O TCU ainda detectou que a Caixa tinha uma norma interna que permitia a compensação de riscos extraordinários dos investimentos com aplicação de recursos do próprio fundo, o que contraria as normas do Conselho Curador que regulam o tema. Analisando pareceres da área de risco corporativo da estatal, os auditores descobriram que a norma permitia que o FGTS tivesse um ganho que já seria seu, a partir do investimento dos próprios recursos em títulos públicos. O problema é que, caso os riscos previstos se materializem, esses ganhos são consumidos e não há ganho de patrimônio.
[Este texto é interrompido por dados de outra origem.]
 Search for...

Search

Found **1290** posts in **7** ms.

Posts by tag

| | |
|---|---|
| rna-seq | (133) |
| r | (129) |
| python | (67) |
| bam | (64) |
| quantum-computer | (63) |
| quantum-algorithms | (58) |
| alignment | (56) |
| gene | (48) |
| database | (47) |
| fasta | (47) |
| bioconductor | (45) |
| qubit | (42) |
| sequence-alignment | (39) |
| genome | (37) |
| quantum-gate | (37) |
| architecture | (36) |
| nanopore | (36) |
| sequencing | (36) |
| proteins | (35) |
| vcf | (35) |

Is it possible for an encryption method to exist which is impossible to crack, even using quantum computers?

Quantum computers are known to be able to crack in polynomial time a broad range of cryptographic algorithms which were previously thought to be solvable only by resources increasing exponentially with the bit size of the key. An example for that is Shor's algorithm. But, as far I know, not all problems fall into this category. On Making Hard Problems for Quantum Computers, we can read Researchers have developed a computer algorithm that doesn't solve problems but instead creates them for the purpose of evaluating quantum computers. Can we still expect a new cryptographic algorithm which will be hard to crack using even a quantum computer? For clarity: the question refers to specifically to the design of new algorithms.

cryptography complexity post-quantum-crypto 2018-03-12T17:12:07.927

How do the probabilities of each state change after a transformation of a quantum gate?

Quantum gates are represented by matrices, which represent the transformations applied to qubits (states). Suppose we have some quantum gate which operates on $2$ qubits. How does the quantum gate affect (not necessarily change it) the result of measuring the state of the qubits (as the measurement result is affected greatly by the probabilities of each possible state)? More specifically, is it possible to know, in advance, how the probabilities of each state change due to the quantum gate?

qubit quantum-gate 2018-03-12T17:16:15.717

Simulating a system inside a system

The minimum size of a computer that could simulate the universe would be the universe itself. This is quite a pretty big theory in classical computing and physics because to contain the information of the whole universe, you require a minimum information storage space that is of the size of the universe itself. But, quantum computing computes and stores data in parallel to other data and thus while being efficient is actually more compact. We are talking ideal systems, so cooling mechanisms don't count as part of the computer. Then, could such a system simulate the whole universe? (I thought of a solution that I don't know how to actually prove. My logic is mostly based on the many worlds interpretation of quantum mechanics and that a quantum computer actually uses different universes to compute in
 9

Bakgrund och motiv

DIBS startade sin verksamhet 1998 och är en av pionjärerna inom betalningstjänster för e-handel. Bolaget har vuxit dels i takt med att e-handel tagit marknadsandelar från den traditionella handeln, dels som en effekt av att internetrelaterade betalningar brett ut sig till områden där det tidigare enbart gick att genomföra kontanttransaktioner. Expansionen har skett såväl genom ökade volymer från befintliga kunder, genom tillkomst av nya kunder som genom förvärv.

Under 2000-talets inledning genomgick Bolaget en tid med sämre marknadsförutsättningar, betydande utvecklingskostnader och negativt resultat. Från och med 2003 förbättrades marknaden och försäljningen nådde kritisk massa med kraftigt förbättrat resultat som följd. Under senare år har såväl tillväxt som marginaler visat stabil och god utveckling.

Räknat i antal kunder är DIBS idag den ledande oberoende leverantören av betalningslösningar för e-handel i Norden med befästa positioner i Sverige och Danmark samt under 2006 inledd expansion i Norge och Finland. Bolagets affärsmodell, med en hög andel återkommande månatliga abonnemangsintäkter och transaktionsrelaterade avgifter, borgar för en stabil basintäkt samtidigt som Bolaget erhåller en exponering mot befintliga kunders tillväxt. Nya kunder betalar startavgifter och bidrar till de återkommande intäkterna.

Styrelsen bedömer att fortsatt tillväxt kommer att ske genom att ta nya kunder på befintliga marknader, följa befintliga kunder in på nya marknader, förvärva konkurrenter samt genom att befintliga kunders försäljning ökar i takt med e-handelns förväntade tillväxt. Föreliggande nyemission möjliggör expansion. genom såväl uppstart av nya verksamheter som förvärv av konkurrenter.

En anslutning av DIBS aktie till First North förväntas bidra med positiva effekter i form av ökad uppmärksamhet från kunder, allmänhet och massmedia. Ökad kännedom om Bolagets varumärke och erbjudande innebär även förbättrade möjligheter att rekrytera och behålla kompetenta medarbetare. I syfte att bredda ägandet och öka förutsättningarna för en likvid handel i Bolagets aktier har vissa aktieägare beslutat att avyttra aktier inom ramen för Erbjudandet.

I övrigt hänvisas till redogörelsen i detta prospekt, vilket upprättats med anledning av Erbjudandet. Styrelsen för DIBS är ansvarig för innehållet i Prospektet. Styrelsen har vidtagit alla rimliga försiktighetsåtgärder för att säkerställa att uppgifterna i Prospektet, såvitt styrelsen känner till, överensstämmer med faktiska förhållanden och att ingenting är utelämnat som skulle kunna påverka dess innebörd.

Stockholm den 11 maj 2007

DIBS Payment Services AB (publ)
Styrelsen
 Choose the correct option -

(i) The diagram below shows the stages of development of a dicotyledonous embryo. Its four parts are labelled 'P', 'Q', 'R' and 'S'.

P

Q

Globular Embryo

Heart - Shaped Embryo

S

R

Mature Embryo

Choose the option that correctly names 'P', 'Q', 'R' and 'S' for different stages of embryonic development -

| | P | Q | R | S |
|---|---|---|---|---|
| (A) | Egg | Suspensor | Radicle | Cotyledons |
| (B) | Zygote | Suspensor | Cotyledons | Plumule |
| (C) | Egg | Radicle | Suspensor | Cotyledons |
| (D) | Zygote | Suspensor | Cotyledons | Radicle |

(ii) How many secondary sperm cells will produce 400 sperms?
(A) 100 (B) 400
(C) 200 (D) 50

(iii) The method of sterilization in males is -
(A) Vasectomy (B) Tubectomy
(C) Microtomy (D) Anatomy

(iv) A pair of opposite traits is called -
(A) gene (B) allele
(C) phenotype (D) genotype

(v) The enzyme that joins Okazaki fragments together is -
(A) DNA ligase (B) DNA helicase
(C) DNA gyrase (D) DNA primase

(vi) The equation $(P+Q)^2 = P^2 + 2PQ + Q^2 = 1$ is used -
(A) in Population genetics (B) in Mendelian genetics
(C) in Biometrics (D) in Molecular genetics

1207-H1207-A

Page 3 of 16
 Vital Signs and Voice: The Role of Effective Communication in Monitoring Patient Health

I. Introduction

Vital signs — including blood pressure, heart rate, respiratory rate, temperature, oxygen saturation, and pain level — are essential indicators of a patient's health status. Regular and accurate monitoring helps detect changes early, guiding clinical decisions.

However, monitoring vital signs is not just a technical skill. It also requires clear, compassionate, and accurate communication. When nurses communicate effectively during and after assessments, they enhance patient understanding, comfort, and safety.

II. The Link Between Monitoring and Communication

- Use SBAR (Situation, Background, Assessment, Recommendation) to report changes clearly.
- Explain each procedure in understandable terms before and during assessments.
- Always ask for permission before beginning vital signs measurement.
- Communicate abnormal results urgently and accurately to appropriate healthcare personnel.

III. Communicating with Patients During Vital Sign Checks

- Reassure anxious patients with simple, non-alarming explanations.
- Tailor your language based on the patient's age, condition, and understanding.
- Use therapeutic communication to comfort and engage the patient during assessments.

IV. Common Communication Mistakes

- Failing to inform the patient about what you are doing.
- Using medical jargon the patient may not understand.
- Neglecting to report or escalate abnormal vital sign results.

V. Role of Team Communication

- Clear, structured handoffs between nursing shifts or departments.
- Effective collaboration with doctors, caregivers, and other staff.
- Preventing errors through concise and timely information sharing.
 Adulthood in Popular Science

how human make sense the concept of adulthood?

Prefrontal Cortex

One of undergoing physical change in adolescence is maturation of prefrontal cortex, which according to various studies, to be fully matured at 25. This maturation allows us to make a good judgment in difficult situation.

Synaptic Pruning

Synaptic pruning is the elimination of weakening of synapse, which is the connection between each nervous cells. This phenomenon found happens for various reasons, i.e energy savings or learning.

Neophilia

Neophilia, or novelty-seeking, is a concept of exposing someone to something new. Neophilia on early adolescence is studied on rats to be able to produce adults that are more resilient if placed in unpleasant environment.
“Ao tempo em que a Caixa pode compensar um investimento de pior qualidade com a ‘sobra’ resultante da boa qualidade de outros, obrigando-se apenas pelo resultado global do conjunto de aplicações, essa compensação acaba por diminuir o resultado potencial que o Fundo poderia auferir caso todas as operações aprovadas apresentassem estrutura condizente com o nível de risco e taxa estabelecida pelo Conselho Curador”, diz o relatório.
A auditoria também verificou que não há uma estrutura formal e efetiva de controles internos, e que possam proporcionar segurança das operações. Além disso, documentos que deveriam servir de suporte para a tomada de decisões não possuem assinaturas de quem os produziu, uma medida que representa prudência, boa gestão e facilita a transparecia. Também foi constatada a inexistência de processos (físicos ou eletrônicos) para a análise das propostas, bem como a motivação das alterações dos investimentos propostos.
Um exemplo é a alteração do investimento do Fundo Imobiliário Caixa Convida, que passou de R$ 340 milhões para R$ 500 milhões e depois da R$ 530 milhões sem as mínimas informações sobre a razão da mudança. O TCU ainda aponta a inexistência de um processo seletivo público, criterioso, para dar oportunidades iguais de acesso a todos os interessados em receber recursos do FI-FGTS; o conflito de interesses na produção e aprovação de pareceres; reuniões de colegiado realizadas sem a presença de participantes obrigatórios; aprovação final de investimentos antes da conclusão de pareceres externos.